Potential transmission of AMR bacteria between agricultural animals and humans is also a concern, but controversy remains interpreting what constitutes the spread of resistance (Boerlin & Reid-Smith, 2008; Mourkas et al., 2019). Resistance can be transmitted through the food production chain to infect humans, or via recombination and horizontal gene transfer (Yahara et al., 2017). In Salmonella, virulence-associated genes are often mobilised on pathogenicity islands (SPIs) or plasmids and can mediate interactions with the host (Amavisit et al., 2003; Marcus et al., 2000). Only a single isolate in our collection contained SPI-1 and SPI-2, which encode type III protein secretion systems required for intestinal invasion (Lou et al., 2019). The SPI-3 island found in five of our isolates harbours the mgtC gene required for intramacrophage survival (Blanc-Potard et al., 1999). Pathogenicity island-4 (SPI-4), found in one of our isolates, carries a type I secretion apparatus contributing to the colonisation of bovine intestines (Kiss, Morgan & Nagy, 2007). Three SPIs were found in all 19 monophasic S. Typhimurium (SPI-5, SPI-13 and SPI-14). SPI-5 is is often associated with enteropathogenesis, mediating the inflammation and chloride secretion that characterise the enteric phase of disease (Marcus et al., 2000). SPI-13 is required for efficient utilisation of D-glucuronic acid (DGA) and tyramine (TYR) as sole energy sources (Elder et al., 2018). SPI-14 harbours eight open reading frames (ORFs) encoding putative cytoplasmic proteins and is significant during host invasion and colonisation (Jiang et al., 2017).

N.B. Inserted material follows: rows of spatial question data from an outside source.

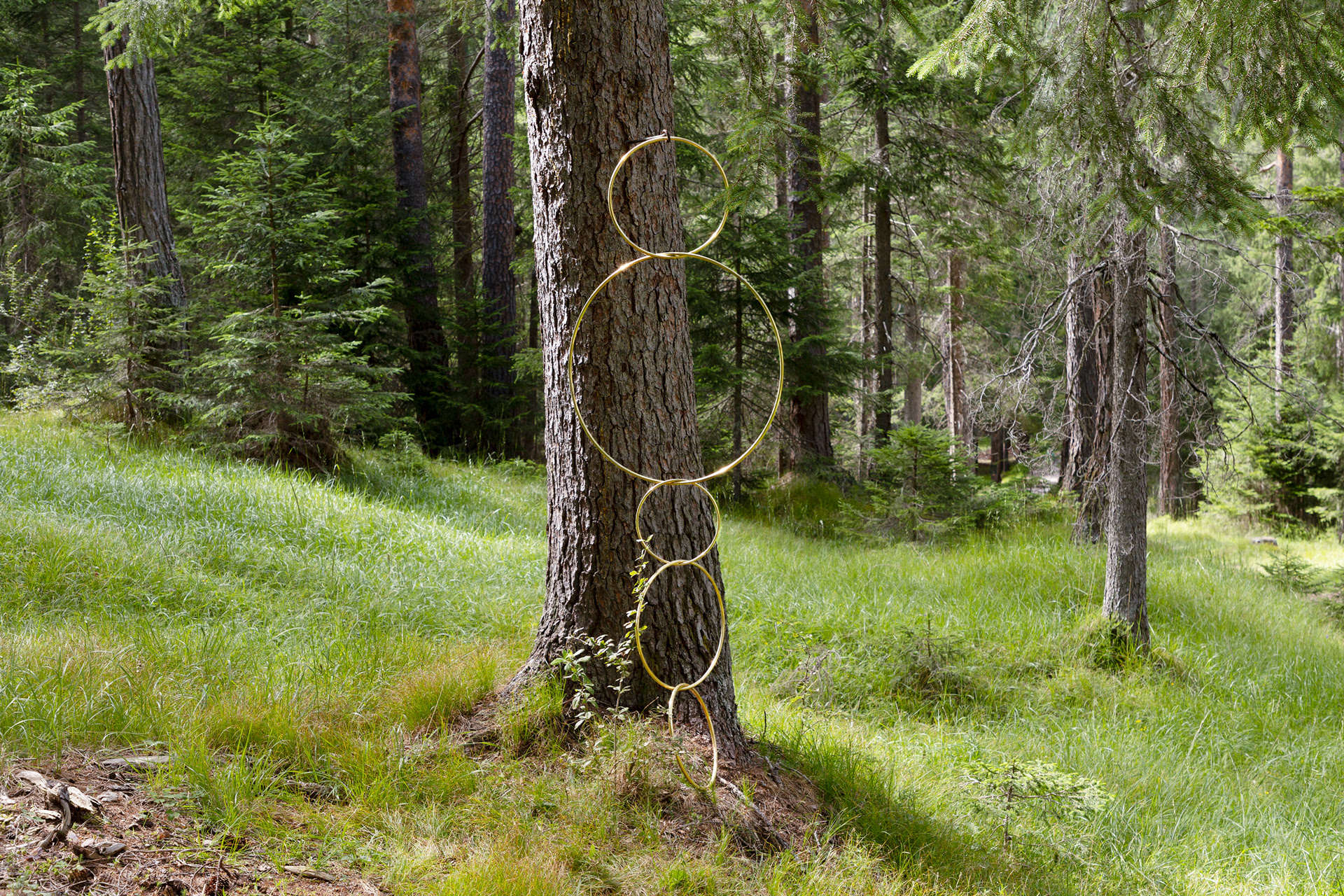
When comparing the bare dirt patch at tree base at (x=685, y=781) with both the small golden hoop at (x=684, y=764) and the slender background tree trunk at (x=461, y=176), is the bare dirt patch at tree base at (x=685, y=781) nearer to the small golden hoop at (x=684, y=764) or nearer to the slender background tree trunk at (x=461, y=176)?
the small golden hoop at (x=684, y=764)

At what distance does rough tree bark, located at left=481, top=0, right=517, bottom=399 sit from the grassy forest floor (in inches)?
160

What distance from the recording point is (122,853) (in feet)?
7.09

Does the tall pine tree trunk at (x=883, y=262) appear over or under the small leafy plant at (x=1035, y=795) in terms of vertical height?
over

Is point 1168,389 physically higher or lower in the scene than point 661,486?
higher

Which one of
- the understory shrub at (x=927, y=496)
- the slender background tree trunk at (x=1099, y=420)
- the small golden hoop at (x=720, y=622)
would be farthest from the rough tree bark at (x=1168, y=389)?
the small golden hoop at (x=720, y=622)

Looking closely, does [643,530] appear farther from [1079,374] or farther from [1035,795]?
[1079,374]

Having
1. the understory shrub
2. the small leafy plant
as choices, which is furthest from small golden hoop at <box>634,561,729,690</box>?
the understory shrub

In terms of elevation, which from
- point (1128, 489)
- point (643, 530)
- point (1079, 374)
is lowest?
point (1128, 489)

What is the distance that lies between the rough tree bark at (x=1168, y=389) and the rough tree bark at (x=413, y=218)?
8377 millimetres

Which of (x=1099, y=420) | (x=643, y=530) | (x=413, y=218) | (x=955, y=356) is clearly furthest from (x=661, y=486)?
(x=955, y=356)

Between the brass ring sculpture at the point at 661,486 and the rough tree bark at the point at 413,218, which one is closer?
the brass ring sculpture at the point at 661,486

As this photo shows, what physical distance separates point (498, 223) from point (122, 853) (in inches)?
392

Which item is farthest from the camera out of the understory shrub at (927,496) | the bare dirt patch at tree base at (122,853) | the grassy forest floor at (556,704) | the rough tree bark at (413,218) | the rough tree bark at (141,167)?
the rough tree bark at (413,218)

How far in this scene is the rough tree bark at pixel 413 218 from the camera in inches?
429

In this study, we demonstrate that samples tested from multiple stages of the Thai pork production process have been contamined by the globally disseminated, multi-drug resistant ST-34 clone of monophasic S. Typhimurium. Isolates show differences in virulence and antmicrobial resistance profiles, likely affected by acquisition and loss of accessory elements through horizontal gene transfer, mediated by SPIs and plasmids. These clones pose a tangible public health risk, as evidenced by the TP3 strain obtained from a retail market which harbours the SPI-1 pathogenicity island that is important for invasion of host cells and induction of macrophage apoptosis (Amavisit et al., 2003). This emphasises the importance of maintaining hygiene standards and all pork products should be cooked well. Microbial suveillence will help guide intervention measures and provide a reminder that sanitation and hygienic practices at all production levels should be prioritised.
Phylogenetic trees of the core genome MLST (cgMLST) compared with pan genome MLST (pgMLST) of 19 Thai monophasic S. Typhimurium.
A set of 2,978 and 5,022 genes was analysed in cgMLST and pgMLST, respectively. Scale distant represents number of loci differences in strains positioned at the common node.